About this task:
Begin at the top of the following data. Copy each line exactly until you have copied the line containing "genus: Sciurus".

Collected data:
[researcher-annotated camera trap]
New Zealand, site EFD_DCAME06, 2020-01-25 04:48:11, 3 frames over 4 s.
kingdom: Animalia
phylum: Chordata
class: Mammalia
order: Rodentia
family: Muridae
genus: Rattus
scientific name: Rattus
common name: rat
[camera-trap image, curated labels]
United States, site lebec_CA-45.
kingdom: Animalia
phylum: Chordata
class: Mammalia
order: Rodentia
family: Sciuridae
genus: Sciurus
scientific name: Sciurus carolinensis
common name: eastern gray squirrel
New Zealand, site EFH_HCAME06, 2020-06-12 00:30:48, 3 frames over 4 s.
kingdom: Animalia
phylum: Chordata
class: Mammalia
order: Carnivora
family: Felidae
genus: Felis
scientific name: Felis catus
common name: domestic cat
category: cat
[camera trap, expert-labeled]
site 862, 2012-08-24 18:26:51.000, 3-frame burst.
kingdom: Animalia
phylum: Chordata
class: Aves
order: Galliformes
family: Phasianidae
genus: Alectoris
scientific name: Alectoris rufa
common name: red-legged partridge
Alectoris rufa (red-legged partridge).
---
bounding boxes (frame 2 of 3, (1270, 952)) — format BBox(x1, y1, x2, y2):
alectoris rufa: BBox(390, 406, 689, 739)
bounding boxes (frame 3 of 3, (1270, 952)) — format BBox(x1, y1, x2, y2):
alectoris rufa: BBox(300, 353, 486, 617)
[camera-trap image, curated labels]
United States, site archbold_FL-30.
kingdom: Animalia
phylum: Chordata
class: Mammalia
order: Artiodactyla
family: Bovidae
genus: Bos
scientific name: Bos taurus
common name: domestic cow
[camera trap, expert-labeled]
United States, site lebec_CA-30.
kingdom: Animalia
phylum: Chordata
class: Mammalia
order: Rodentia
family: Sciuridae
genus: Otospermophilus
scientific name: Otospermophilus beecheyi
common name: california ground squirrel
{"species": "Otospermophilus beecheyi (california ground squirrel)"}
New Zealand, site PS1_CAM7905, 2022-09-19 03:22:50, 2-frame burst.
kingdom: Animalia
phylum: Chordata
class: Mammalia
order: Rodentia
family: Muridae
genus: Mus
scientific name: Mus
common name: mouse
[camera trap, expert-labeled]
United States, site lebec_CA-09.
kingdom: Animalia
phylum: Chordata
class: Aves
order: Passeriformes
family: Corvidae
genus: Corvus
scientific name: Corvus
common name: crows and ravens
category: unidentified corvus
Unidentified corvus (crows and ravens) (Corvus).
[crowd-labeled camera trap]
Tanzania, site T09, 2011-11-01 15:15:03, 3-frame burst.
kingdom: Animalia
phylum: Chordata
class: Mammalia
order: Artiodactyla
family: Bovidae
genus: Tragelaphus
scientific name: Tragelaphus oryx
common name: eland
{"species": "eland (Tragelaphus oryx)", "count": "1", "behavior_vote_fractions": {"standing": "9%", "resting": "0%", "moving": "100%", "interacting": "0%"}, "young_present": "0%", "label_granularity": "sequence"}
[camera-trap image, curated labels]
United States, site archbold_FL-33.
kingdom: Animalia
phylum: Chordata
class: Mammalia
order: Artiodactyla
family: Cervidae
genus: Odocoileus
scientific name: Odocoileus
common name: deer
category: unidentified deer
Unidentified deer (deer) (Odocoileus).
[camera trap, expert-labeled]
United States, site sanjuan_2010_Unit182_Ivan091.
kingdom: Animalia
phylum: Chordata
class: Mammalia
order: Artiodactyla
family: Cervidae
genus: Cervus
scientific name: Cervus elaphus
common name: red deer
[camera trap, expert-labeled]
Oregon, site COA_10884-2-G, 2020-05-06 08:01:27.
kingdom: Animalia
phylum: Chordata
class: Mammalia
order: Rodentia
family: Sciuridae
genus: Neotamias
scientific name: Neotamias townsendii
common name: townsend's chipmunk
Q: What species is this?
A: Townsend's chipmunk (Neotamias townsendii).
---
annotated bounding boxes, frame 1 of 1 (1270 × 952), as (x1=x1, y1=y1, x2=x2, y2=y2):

Exercise response:
[researcher-annotated camera trap]
New Zealand, site EFD_DCAME06, 2020-01-25 04:48:11, 3 frames over 4 s.
kingdom: Animalia
phylum: Chordata
class: Mammalia
order: Rodentia
family: Muridae
genus: Rattus
scientific name: Rattus
common name: rat
[camera-trap image, curated labels]
United States, site lebec_CA-45.
kingdom: Animalia
phylum: Chordata
class: Mammalia
order: Rodentia
family: Sciuridae
genus: Sciurus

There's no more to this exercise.